Bereits in die Mail gehört ein Anschreiben, in dem der Bewerber kurz der Sachverhalt beschreibt. Darin stehen (wie auch in den Anhängen) Name, Adresse und Telefonnummer.

Bewirbt man sich auf ein Stellenangebot, so erforsche man zunächst, ob die Firma überhaupt Mailbewerbungen wünscht. Verrät die Annonce nichts darüber, weist allerdings eine Mailadresse auf, so schicke man eine Kurzbewerbung. Dazu mache man den Zuständigen ausfindig, z.B. durch ein Telefonat. Zu den schlimmsten Faux-Pas gehört die Angabe eines falschen Adressaten, was bspw. beim Kopieren einer alten Bewerbung passiert.
Wichtig ist ein deutlicher Verweis auf den ausgeschriebenen Arbeitsplatz: Durch die Erwähnung von Kennziffern aus der Annonce oder indem der Verfasser im Anschreiben auf Fragen aus der Annonce bzw. dort genannte Anforderungen Bezug nimmt.
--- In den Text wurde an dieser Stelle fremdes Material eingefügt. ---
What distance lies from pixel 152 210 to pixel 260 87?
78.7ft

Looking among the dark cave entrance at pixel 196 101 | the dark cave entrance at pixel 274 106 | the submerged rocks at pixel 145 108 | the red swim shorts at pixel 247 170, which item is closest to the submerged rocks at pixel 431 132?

Bewirbt man sich nicht auf eine konkrete freie Stelle sondern initiativ, so schreibt man häufig mehrere Unternehmen an. Dabei empfehlen Experten, jeder Firma eine eigene Mail zu schicken, statt eine Rundmail zu versenden. Die erweckt nämlich den Eindruck, dass dem Bewerber gar nichts an dem Unternehmen liegt. Hier mache man am besten ebenfalls zuvor einen Zuständigen ausfindig, z.B. per Telefon.
Aus der Bewerbung sollte hervorgehen, welche Tätigkeiten der Schreiber gern übernehmen bzw. in welchem Bereich er arbeiten möchte und warum er sich dafür eignet. Selbst ohne Bezug auf eine freie Stelle sollte die Bewerbung individuell wirken und den Eindruck erwecken, dass der Bewerber ausgerechnet in diesem Unternehmen gerne arbeiten möchte.

Letztlich gilt: Nicht zu schnell auf Senden klicken - sind tatsächlich alle Anhänge dabei?